#### Aim:
Lay out the lines below as a JSON list of strings, one string per line, with blank lines left out.

══════

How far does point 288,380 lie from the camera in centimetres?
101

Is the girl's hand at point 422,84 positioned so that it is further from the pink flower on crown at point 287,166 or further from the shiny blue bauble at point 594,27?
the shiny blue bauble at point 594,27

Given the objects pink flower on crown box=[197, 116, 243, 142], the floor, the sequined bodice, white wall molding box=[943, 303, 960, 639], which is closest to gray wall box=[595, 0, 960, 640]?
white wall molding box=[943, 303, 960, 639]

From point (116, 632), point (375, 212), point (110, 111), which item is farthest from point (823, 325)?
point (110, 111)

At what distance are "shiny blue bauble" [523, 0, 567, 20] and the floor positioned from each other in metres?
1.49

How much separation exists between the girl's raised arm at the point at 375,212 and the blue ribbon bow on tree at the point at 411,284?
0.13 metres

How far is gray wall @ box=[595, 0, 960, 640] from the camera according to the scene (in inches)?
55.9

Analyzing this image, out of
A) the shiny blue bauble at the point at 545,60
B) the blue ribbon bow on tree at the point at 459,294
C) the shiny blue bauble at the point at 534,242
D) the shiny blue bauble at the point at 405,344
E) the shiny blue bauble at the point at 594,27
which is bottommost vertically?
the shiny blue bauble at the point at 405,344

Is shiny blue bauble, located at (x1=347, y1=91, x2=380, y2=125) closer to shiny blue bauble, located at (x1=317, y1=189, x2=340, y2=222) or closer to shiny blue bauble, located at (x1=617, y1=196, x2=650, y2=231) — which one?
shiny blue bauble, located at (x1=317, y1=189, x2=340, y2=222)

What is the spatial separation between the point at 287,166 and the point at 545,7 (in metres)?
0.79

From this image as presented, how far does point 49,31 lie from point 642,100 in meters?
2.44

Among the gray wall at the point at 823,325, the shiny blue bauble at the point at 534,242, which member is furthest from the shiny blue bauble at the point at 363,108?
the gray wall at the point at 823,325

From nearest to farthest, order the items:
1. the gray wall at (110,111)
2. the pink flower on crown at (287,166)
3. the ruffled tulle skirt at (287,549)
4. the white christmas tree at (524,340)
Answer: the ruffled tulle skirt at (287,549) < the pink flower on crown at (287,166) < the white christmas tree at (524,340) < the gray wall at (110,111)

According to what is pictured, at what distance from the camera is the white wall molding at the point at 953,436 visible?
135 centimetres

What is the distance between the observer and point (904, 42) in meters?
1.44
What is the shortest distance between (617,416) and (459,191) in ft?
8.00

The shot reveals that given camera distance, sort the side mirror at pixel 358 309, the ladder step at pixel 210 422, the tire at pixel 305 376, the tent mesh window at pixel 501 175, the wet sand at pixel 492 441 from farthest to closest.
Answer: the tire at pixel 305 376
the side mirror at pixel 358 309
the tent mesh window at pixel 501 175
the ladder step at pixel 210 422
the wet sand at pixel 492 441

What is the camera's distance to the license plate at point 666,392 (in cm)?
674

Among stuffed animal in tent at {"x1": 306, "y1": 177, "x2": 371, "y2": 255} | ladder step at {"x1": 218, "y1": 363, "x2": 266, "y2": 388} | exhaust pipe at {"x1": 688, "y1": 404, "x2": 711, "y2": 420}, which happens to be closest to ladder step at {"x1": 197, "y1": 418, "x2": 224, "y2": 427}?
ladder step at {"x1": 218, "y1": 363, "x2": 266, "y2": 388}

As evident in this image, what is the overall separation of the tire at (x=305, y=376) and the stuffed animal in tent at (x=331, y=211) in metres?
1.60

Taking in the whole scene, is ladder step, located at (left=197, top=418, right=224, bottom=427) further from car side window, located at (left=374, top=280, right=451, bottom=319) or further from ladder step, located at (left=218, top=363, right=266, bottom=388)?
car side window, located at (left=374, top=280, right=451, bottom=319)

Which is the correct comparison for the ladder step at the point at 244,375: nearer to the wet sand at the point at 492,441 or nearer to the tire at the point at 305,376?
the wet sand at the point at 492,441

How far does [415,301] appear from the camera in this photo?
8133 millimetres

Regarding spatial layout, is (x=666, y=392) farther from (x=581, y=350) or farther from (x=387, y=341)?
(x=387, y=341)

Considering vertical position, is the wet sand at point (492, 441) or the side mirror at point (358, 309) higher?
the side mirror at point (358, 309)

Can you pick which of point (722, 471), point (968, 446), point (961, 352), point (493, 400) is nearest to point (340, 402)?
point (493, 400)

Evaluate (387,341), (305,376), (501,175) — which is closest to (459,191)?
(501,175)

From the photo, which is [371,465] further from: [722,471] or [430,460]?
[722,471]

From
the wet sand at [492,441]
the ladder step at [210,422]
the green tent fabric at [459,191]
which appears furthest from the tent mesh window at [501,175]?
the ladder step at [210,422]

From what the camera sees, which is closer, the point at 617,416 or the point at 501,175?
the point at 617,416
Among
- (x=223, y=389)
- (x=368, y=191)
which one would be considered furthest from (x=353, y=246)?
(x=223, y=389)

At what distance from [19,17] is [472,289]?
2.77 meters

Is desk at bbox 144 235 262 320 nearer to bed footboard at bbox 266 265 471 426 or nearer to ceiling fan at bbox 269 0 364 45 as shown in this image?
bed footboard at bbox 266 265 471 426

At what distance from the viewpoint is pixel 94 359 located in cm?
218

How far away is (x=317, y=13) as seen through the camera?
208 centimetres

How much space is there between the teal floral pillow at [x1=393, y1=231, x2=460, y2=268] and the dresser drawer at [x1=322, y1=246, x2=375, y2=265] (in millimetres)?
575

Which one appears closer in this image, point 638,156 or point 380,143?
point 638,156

══════

#### Result:
[
  "How far does point 288,380 lie from the camera in centimetres?",
  "101",
  "Is the girl's hand at point 422,84 positioned so that it is further from the pink flower on crown at point 287,166 or further from the shiny blue bauble at point 594,27?",
  "the shiny blue bauble at point 594,27",
  "Given the objects pink flower on crown box=[197, 116, 243, 142], the floor, the sequined bodice, white wall molding box=[943, 303, 960, 639], which is closest to gray wall box=[595, 0, 960, 640]?",
  "white wall molding box=[943, 303, 960, 639]",
  "From point (116, 632), point (375, 212), point (110, 111), which item is farthest from point (823, 325)?",
  "point (110, 111)",
  "At what distance are \"shiny blue bauble\" [523, 0, 567, 20] and the floor positioned from each other in metres?",
  "1.49",
  "How much separation exists between the girl's raised arm at the point at 375,212 and the blue ribbon bow on tree at the point at 411,284?",
  "0.13 metres",
  "How far is gray wall @ box=[595, 0, 960, 640] from the camera according to the scene (in inches)?",
  "55.9",
  "Analyzing this image, out of",
  "A) the shiny blue bauble at the point at 545,60",
  "B) the blue ribbon bow on tree at the point at 459,294",
  "C) the shiny blue bauble at the point at 534,242",
  "D) the shiny blue bauble at the point at 405,344",
  "E) the shiny blue bauble at the point at 594,27",
  "which is bottommost vertically?",
  "the shiny blue bauble at the point at 405,344",
  "Is shiny blue bauble, located at (x1=347, y1=91, x2=380, y2=125) closer to shiny blue bauble, located at (x1=317, y1=189, x2=340, y2=222) or closer to shiny blue bauble, located at (x1=617, y1=196, x2=650, y2=231) — which one?",
  "shiny blue bauble, located at (x1=317, y1=189, x2=340, y2=222)",
  "What is the spatial separation between the point at 287,166 and the point at 545,7 (in metres)?",
  "0.79",
  "From this image as presented, how far does point 49,31 lie from point 642,100 in meters?",
  "2.44",
  "Among the gray wall at the point at 823,325, the shiny blue bauble at the point at 534,242, which member is furthest from the shiny blue bauble at the point at 363,108?",
  "the gray wall at the point at 823,325",
  "From nearest to farthest, order the items:",
  "1. the gray wall at (110,111)",
  "2. the pink flower on crown at (287,166)",
  "3. the ruffled tulle skirt at (287,549)",
  "4. the white christmas tree at (524,340)",
  "Answer: the ruffled tulle skirt at (287,549) < the pink flower on crown at (287,166) < the white christmas tree at (524,340) < the gray wall at (110,111)",
  "According to what is pictured, at what distance from the camera is the white wall molding at the point at 953,436 visible?",
  "135 centimetres",
  "What is the distance between the observer and point (904, 42) in meters?",
  "1.44",
  "What is the shortest distance between (617,416) and (459,191) in ft?",
  "8.00",
  "The shot reveals that given camera distance, sort the side mirror at pixel 358 309, the ladder step at pixel 210 422, the tire at pixel 305 376, the tent mesh window at pixel 501 175, the wet sand at pixel 492 441 from farthest to closest.",
  "Answer: the tire at pixel 305 376",
  "the side mirror at pixel 358 309",
  "the tent mesh window at pixel 501 175",
  "the ladder step at pixel 210 422",
  "the wet sand at pixel 492 441",
  "What is the camera's distance to the license plate at point 666,392 (in cm)?",
  "674",
  "Among stuffed animal in tent at {\"x1\": 306, \"y1\": 177, \"x2\": 371, \"y2\": 255} | ladder step at {\"x1\": 218, \"y1\": 363, \"x2\": 266, \"y2\": 388} | exhaust pipe at {\"x1\": 688, \"y1\": 404, \"x2\": 711, \"y2\": 420}, which happens to be closest to ladder step at {\"x1\": 197, \"y1\": 418, \"x2\": 224, \"y2\": 427}?",
  "ladder step at {\"x1\": 218, \"y1\": 363, \"x2\": 266, \"y2\": 388}",
  "As evident in this image, what is the overall separation of the tire at (x=305, y=376) and the stuffed animal in tent at (x=331, y=211) in metres?",
  "1.60",
  "Taking in the whole scene, is ladder step, located at (left=197, top=418, right=224, bottom=427) further from car side window, located at (left=374, top=280, right=451, bottom=319) or further from ladder step, located at (left=218, top=363, right=266, bottom=388)?",
  "car side window, located at (left=374, top=280, right=451, bottom=319)",
  "Which is the correct comparison for the ladder step at the point at 244,375: nearer to the wet sand at the point at 492,441 or nearer to the tire at the point at 305,376?",
  "the wet sand at the point at 492,441",
  "How far does [415,301] appear from the camera in this photo?",
  "8133 millimetres",
  "Regarding spatial layout, is (x=666, y=392) farther from (x=581, y=350) or farther from (x=387, y=341)?",
  "(x=387, y=341)",
  "Considering vertical position, is the wet sand at point (492, 441) or the side mirror at point (358, 309) higher?",
  "the side mirror at point (358, 309)",
  "Can you pick which of point (722, 471), point (968, 446), point (961, 352), point (493, 400) is nearest to point (340, 402)?",
  "point (493, 400)",
  "Evaluate (387,341), (305,376), (501,175) — which is closest to (459,191)?",
  "(501,175)",
  "From the photo, which is [371,465] further from: [722,471] or [430,460]?",
  "[722,471]",
  "From",
  "the wet sand at [492,441]",
  "the ladder step at [210,422]",
  "the green tent fabric at [459,191]",
  "which appears furthest from the tent mesh window at [501,175]?",
  "the ladder step at [210,422]",
  "From what the camera sees, which is closer, the point at 617,416 or the point at 501,175?",
  "the point at 617,416",
  "Among",
  "- (x=223, y=389)",
  "- (x=368, y=191)",
  "which one would be considered furthest from (x=353, y=246)?",
  "(x=223, y=389)",
  "At what distance from [19,17] is [472,289]?",
  "2.77 meters",
  "Is desk at bbox 144 235 262 320 nearer to bed footboard at bbox 266 265 471 426 or nearer to ceiling fan at bbox 269 0 364 45 as shown in this image?",
  "bed footboard at bbox 266 265 471 426",
  "At what distance from the viewpoint is pixel 94 359 located in cm?",
  "218",
  "How far away is (x=317, y=13) as seen through the camera?",
  "208 centimetres",
  "How much space is there between the teal floral pillow at [x1=393, y1=231, x2=460, y2=268] and the dresser drawer at [x1=322, y1=246, x2=375, y2=265] (in millimetres)?",
  "575",
  "Which one appears closer in this image, point 638,156 or point 380,143?",
  "point 638,156"
]